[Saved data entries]
◆ ◆ ◆

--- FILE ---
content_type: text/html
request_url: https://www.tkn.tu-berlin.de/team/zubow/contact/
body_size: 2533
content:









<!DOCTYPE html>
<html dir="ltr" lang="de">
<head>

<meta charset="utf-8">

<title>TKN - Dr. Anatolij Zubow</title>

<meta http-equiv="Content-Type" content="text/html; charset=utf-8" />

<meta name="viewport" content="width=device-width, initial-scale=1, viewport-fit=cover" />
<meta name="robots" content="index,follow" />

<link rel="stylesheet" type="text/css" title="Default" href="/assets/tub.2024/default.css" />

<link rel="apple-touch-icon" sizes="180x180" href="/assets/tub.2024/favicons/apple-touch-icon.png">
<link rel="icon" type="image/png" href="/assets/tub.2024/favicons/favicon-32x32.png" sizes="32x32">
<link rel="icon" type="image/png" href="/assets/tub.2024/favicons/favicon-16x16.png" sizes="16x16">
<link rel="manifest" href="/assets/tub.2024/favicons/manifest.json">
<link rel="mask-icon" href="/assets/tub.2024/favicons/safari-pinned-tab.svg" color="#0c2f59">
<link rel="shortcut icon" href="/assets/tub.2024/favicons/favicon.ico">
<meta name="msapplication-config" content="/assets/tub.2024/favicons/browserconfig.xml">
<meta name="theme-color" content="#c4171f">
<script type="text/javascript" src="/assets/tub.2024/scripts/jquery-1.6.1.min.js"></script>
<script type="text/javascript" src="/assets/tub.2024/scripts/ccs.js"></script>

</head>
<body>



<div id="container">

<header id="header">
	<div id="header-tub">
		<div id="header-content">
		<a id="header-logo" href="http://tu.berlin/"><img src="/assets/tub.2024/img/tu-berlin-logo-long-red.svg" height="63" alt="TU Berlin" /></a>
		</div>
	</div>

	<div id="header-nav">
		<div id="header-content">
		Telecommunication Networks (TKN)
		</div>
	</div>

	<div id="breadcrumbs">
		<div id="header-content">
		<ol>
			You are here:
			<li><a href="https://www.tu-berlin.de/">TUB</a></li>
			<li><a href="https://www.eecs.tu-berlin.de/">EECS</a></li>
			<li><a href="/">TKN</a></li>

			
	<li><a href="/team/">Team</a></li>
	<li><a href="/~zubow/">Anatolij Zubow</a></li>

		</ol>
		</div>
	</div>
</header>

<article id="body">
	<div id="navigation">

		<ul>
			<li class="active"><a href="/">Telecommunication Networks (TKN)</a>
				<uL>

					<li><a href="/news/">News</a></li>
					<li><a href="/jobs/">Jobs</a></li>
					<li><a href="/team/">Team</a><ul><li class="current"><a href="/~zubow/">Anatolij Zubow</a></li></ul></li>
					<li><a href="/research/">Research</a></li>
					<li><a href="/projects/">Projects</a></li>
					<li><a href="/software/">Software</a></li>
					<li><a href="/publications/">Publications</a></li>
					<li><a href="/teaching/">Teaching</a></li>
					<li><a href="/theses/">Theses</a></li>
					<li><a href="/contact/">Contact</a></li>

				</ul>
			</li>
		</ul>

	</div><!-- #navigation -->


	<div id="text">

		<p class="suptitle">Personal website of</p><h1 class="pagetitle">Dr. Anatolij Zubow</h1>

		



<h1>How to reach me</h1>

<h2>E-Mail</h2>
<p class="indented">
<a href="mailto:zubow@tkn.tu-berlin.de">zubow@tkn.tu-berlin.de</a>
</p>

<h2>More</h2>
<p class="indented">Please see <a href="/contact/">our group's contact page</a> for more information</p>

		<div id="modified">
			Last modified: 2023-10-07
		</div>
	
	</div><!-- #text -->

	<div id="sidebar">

◆ ◆ ◆

ACTION ITEM. Look through the entries above. Copy out every line holding the word "html".

EXERCISE RESULT.
content_type: text/html
<!DOCTYPE html>
<html dir="ltr" lang="de">
<meta http-equiv="Content-Type" content="text/html; charset=utf-8" />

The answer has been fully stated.